■ Work instructions
Set out the stretch of the listing below, from the line containing "Looking at the" through the end of the listing, as a JSON list of strings with one string per line and blank lines omitted.
# # # # # # #
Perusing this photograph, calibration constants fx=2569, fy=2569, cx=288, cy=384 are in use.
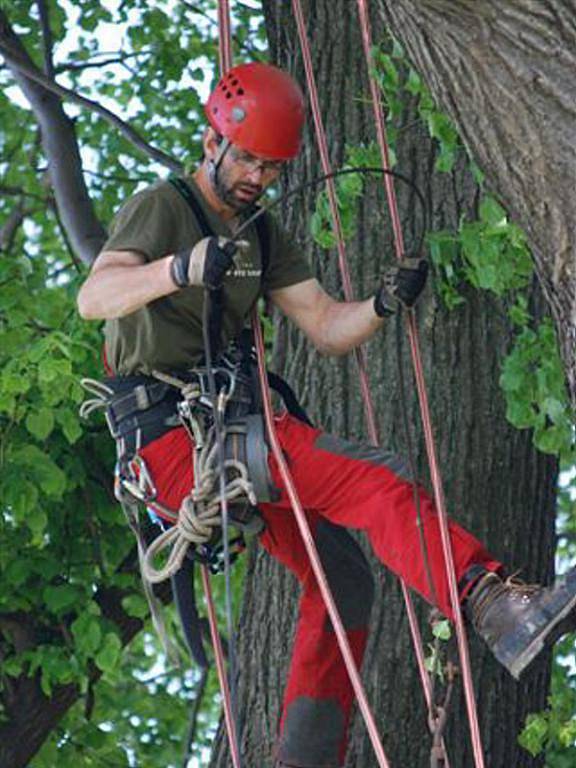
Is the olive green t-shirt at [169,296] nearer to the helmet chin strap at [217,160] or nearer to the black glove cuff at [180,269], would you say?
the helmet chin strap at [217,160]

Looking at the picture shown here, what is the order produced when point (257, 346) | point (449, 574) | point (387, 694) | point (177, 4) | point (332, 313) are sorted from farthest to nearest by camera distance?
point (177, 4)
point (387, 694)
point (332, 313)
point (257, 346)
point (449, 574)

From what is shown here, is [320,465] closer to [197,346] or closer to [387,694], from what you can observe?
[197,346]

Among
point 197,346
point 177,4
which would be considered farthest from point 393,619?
# # # # # # #
■ Answer
[
  "Looking at the picture shown here, what is the order produced when point (257, 346) | point (449, 574) | point (387, 694) | point (177, 4) | point (332, 313) are sorted from farthest to nearest by camera distance?",
  "point (177, 4)",
  "point (387, 694)",
  "point (332, 313)",
  "point (257, 346)",
  "point (449, 574)",
  "From what is shown here, is [320,465] closer to [197,346] or closer to [387,694], from what you can observe?",
  "[197,346]",
  "Among",
  "point 197,346",
  "point 177,4",
  "which would be considered farthest from point 393,619?"
]